# Your cats' behavior in intense heat?



## Straysmommy (Dec 23, 2010)

My cats don't get excited with their favorite toys these days and eat very little, even of their all-time favorite treats. I wonder if this could be due to the hot weather? The strays are eating extremely little too.


----------



## MowMow (Nov 6, 2010)

Yeah, we're going through a mini heat wave right now(upper 90s today) and MowMow goes off his food. 

He lays around and sleeps a lot more and is *really* cranky if I pay too much attention to him. He just wants to be left alone when it's hot. Except when I have the cold pack. Right now he's laying against me so I can hold it against his head/ears.


----------



## Sinatra-Butters (Aug 9, 2010)

My kitties love it when I hold them up to the air conditioner "wind". That's the only behavior in hot weather they display.


----------



## catloverami (Jul 5, 2010)

Oh, when I saw the topic, I though meant when the female is _"in heat"._ 

Yes, my kitties, eat less and are less active during 90s days, even tho they're inside and we have A/C. Our A/C is set to come on when it reaches 27C=81F


----------



## Greenport ferals (Oct 30, 2010)

catloverami said:


> Our A/C is set to come on when it reaches 27C=81F


Ouch, that is way too high for me.
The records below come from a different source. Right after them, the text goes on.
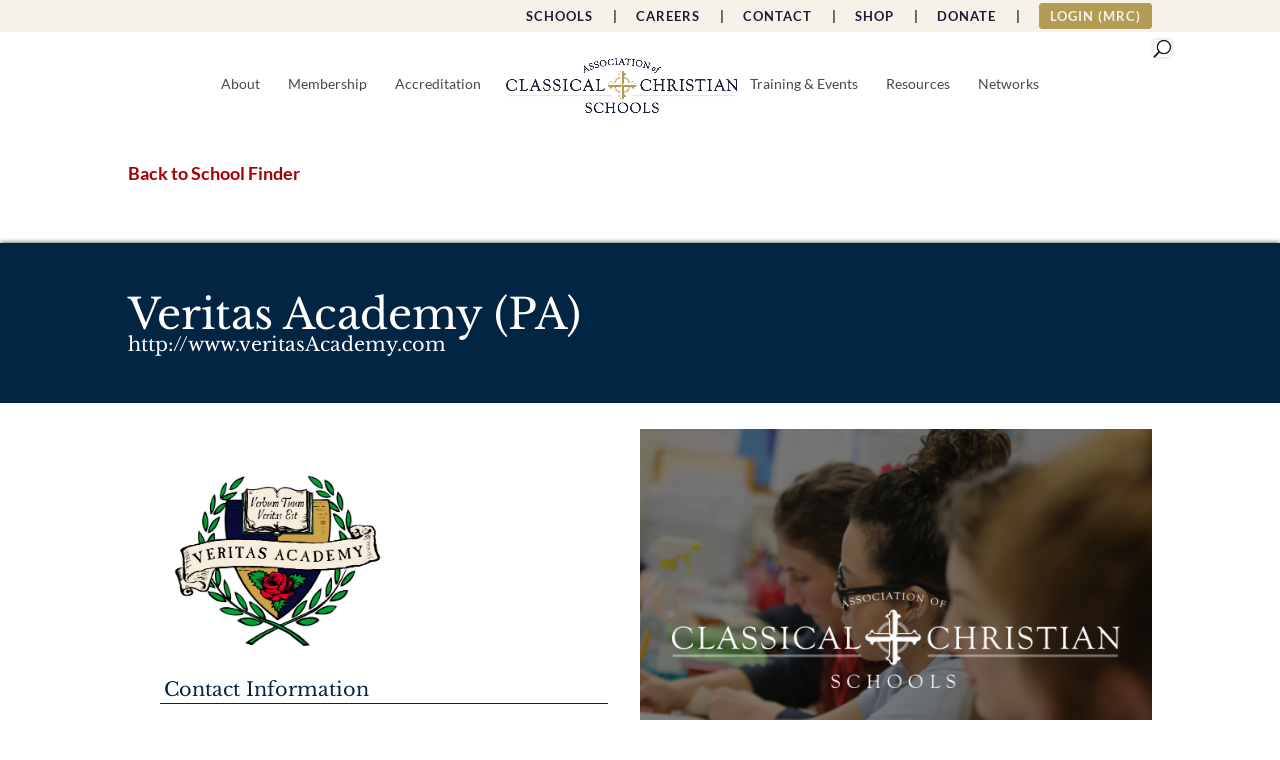

--- FILE ---
content_type: application/javascript
request_url: https://prism.app-us1.com/?a=66395202&u=https%3A%2F%2Fclassicalchristian.org%2Fschools%2Fveritas-academy-pa%2F
body_size: 123
content:
window.visitorGlobalObject=window.visitorGlobalObject||window.prismGlobalObject;window.visitorGlobalObject.setVisitorId('7500adfe-7c6f-4a31-957c-a8c53efb5bd2', '66395202');window.visitorGlobalObject.setWhitelistedServices('tracking', '66395202');

--- FILE ---
content_type: text/plain
request_url: https://www.google-analytics.com/j/collect?v=1&_v=j102&a=170282163&t=pageview&_s=1&dl=https%3A%2F%2Fclassicalchristian.org%2Fschools%2Fveritas-academy-pa%2F&ul=en-us%40posix&dt=School%20Page%20-%20Association%20of%20Classical%20Christian%20Schools%20(ACCS)&sr=1280x720&vp=1280x720&_u=YADAAEABAAAAACAAI~&jid=1506993389&gjid=1706632762&cid=2001312478.1768596981&tid=UA-90337812-1&_gid=1494366418.1768596982&_r=1&_slc=1&gtm=45He61e1n8154WWSVZv853211489za200zd853211489&gcd=13l3l3l3l1l1&dma=0&tag_exp=103116026~103200004~104527907~104528500~104684208~104684211~105391252~115495940~115616986~115938466~115938469~115985661~117041587&z=240440108
body_size: -453
content:
2,cG-RCP44GHXTV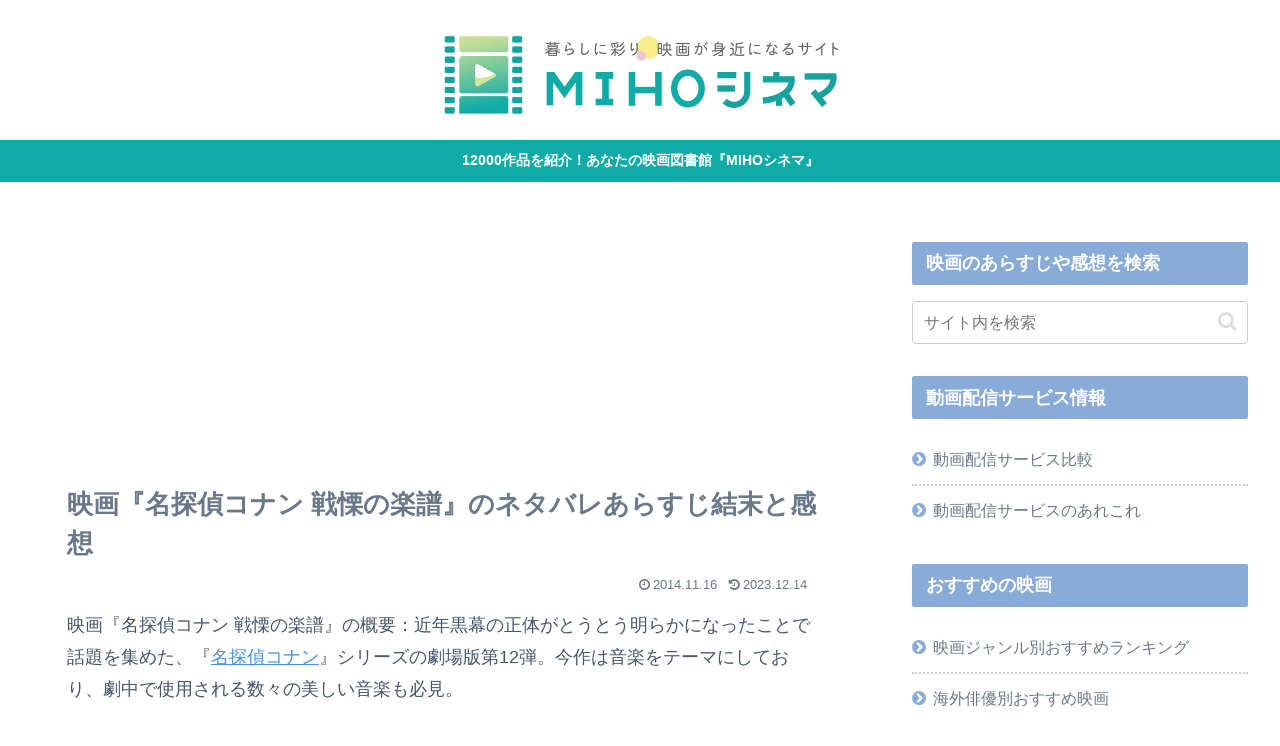

--- FILE ---
content_type: text/html; charset=utf-8
request_url: https://www.google.com/recaptcha/api2/aframe
body_size: 269
content:
<!DOCTYPE HTML><html><head><meta http-equiv="content-type" content="text/html; charset=UTF-8"></head><body><script nonce="gq1zMQ3XfHAIgvPkUTpK9A">/** Anti-fraud and anti-abuse applications only. See google.com/recaptcha */ try{var clients={'sodar':'https://pagead2.googlesyndication.com/pagead/sodar?'};window.addEventListener("message",function(a){try{if(a.source===window.parent){var b=JSON.parse(a.data);var c=clients[b['id']];if(c){var d=document.createElement('img');d.src=c+b['params']+'&rc='+(localStorage.getItem("rc::a")?sessionStorage.getItem("rc::b"):"");window.document.body.appendChild(d);sessionStorage.setItem("rc::e",parseInt(sessionStorage.getItem("rc::e")||0)+1);localStorage.setItem("rc::h",'1768610047306');}}}catch(b){}});window.parent.postMessage("_grecaptcha_ready", "*");}catch(b){}</script></body></html>

--- FILE ---
content_type: application/javascript; charset=utf-8
request_url: https://fundingchoicesmessages.google.com/f/AGSKWxXYuXVhDMbJecb5xy4qzvCm2RtY9t84Hkoa-XQDOzMTuPqTA-TQ1f0xVvU1OcmT5KxROmt7yKYLhDO0a9Pv3AhBLd0rqxCOTYbza-O9Tjz0VjeH_5_F2TPei8F-S-RWUCgHXES5RdTnMwmVRNXBc-KaVEf813L1q5d2-fYinOYbrysO8WtIVF02-Ifu/_/delivery.ads./728-90_/adserving.?file=ads&/carsadtaggenerator.js
body_size: -1289
content:
window['38ad9002-8bc3-4790-97f2-00dbc2fa8b75'] = true;

--- FILE ---
content_type: application/javascript; charset=utf-8
request_url: https://fundingchoicesmessages.google.com/f/AGSKWxUnzFTUpon7vzfl8pF7dQ3yssMVl2SQCdZQyYV0MtIerSRuPeG3m8_U5vdtRH6VZkuL2FpEIyavroKStJ2iSzVDj4Vv2ecPcOL1mEufM1cBL4gZO7R3BJ00rwuA3vgcsqUSULbf4A==?fccs=W251bGwsbnVsbCxudWxsLG51bGwsbnVsbCxudWxsLFsxNzY4NjEwMDUwLDY3NDAwMDAwMF0sbnVsbCxudWxsLG51bGwsW251bGwsWzcsMTksNiwxOCwxM10sbnVsbCxudWxsLG51bGwsbnVsbCxudWxsLG51bGwsbnVsbCxudWxsLG51bGwsMV0sImh0dHBzOi8vbWlob2NpbmVtYS5jb20vY29uYW0tc2Vucml0c3UtMjI3MCIsbnVsbCxbWzgsIk05bGt6VWFaRHNnIl0sWzksImVuLVVTIl0sWzE2LCJbMSwxLDFdIl0sWzE5LCIyIl0sWzE3LCJbMF0iXSxbMjQsIiJdLFsyOSwiZmFsc2UiXSxbMjEsIltbW1s1LDEsWzBdXSxbMTc2ODYxMDA0Niw5NzA2MDYwMDBdLFsxMjA5NjAwXV1dXSJdXV0
body_size: 176
content:
if (typeof __googlefc.fcKernelManager.run === 'function') {"use strict";this.default_ContributorServingResponseClientJs=this.default_ContributorServingResponseClientJs||{};(function(_){var window=this;
try{
var np=function(a){this.A=_.t(a)};_.u(np,_.J);var op=function(a){this.A=_.t(a)};_.u(op,_.J);op.prototype.getWhitelistStatus=function(){return _.F(this,2)};var pp=function(a){this.A=_.t(a)};_.u(pp,_.J);var qp=_.Zc(pp),rp=function(a,b,c){this.B=a;this.j=_.A(b,np,1);this.l=_.A(b,_.Nk,3);this.F=_.A(b,op,4);a=this.B.location.hostname;this.D=_.Dg(this.j,2)&&_.O(this.j,2)!==""?_.O(this.j,2):a;a=new _.Og(_.Ok(this.l));this.C=new _.bh(_.q.document,this.D,a);this.console=null;this.o=new _.jp(this.B,c,a)};
rp.prototype.run=function(){if(_.O(this.j,3)){var a=this.C,b=_.O(this.j,3),c=_.dh(a),d=new _.Ug;b=_.fg(d,1,b);c=_.C(c,1,b);_.hh(a,c)}else _.eh(this.C,"FCNEC");_.lp(this.o,_.A(this.l,_.Ae,1),this.l.getDefaultConsentRevocationText(),this.l.getDefaultConsentRevocationCloseText(),this.l.getDefaultConsentRevocationAttestationText(),this.D);_.mp(this.o,_.F(this.F,1),this.F.getWhitelistStatus());var e;a=(e=this.B.googlefc)==null?void 0:e.__executeManualDeployment;a!==void 0&&typeof a==="function"&&_.Qo(this.o.G,
"manualDeploymentApi")};var sp=function(){};sp.prototype.run=function(a,b,c){var d;return _.v(function(e){d=qp(b);(new rp(a,d,c)).run();return e.return({})})};_.Rk(7,new sp);
}catch(e){_._DumpException(e)}
}).call(this,this.default_ContributorServingResponseClientJs);
// Google Inc.

//# sourceURL=/_/mss/boq-content-ads-contributor/_/js/k=boq-content-ads-contributor.ContributorServingResponseClientJs.en_US.M9lkzUaZDsg.es5.O/d=1/exm=ad_blocking_detection_executable,kernel_loader,loader_js_executable,monetization_cookie_state_migration_initialization_executable,optimization_state_updater_executable,web_monetization_wall_executable/ed=1/rs=AJlcJMzanTQvnnVdXXtZinnKRQ21NfsPog/m=cookie_refresh_executable
__googlefc.fcKernelManager.run('\x5b\x5b\x5b7,\x22\x5b\x5bnull,\\\x22mihocinema.com\\\x22,\\\x22AKsRol_cdmVEmnLJ7djYwair2-_5QKFJpL10dPg6i_oxxyLAc6hhblDlTHb_ESg4uQ9GcCnhHItP2bLPswSmT-mZ-UUuiY1tdeIkvKRtvyzTbijb4KclJ3g9lz3ZW3LXaOIl4Yi3dsUgrkzkNYLgzksVaZLm9aYbxQ\\\\u003d\\\\u003d\\\x22\x5d,null,\x5b\x5bnull,null,null,\\\x22https:\/\/fundingchoicesmessages.google.com\/f\/AGSKWxWgn-ox9IQbhxTbSnO0lPetorEkCSbETw_1VOv1G25N9_S-5qTTa6ZXT02C8gEUEa2NFh7fWOvwQabUFCEwNrQRmEAltK8iCAKjmEXWdnT8UWjoI8hJ3j8rY3Lfbso_iCQMHkTHaA\\\\u003d\\\\u003d\\\x22\x5d,null,null,\x5bnull,null,null,\\\x22https:\/\/fundingchoicesmessages.google.com\/el\/AGSKWxVOzw6wGruETJ3x8HNaD7OEu-AdHNoFGNvuG1FjTSX_E1bOU_WBR9_YFOXwA_QfcByNzpUkQVq9GHZBqnipiQw7QfLKJY2vN6k7lnasxW-OnRYrGe6Dwd3PNmw16oUYiteMnwgvKQ\\\\u003d\\\\u003d\\\x22\x5d,null,\x5bnull,\x5b7,19,6,18,13\x5d,null,null,null,null,null,null,null,null,null,1\x5d\x5d,\x5b3,1\x5d\x5d\x22\x5d\x5d,\x5bnull,null,null,\x22https:\/\/fundingchoicesmessages.google.com\/f\/AGSKWxW110qwmHS8U7zK5klU046dCHZps3M33NXuNKeodgN5X8LxmW16LhenjpMjl4BgrOAld0gGsuM73xE5qMZR1QcqP5UrqJUA7GsL77iZryONOtJq-Bkc5p3YLHCT7N71g1Mnv5lW1A\\u003d\\u003d\x22\x5d\x5d');}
I like it set at 68 or at the most 70. There's a lot of oppressive humidity here in the Hudson Valley of upstate NY. 

My cats are slugs and show little interest in food when it reaches 90 degrees, which it's done at least 8 times this summer. It's the time of year when they catch a lot of their own food.


----------



## Straysmommy (Dec 23, 2010)

Oh I see now. We're above 90 these days. The humidity is like a wet sauna. So much so that yesterday Prince refused to accompany me to feed the strays. I understood why when I reached the street. My strays didn't want to eat almost, and they were glued to the pavement for coolness, avoiding even the grass although it was night. I felt I was bathing in hot soup. Those who obsessively rub against my legs every day, didn't want to yesterday LOL No one even asked for pets or scratches.


----------



## Luvkitties (Jan 22, 2009)

Usually the boys just sleep all day long when it's hot. They get up to eat and drink but they go back to sleep as soon as they are finished. They usually sleep on the bedroom floor when the A/C is turned on (A/C is in the bedroom). I sometimes let them go on the balcony (with harness and leash) so they can lay on the fresh concrete floor.

Fortunately, it's never really hot here... the highest temperature we reached this summer was 95 but it lasted only two days. The usual temperature in the summer is around 78 with a lot of wind so most of the time we are comfortable!


----------



## mimitabby (Apr 20, 2010)

when it gets hot, i notice cats stretch out as far as they can, and no, they don't eat much. Sometimes, I've taken a wet (not drippy) washcloth and just rubbed my cats down gently, takes the temp down a bit.


----------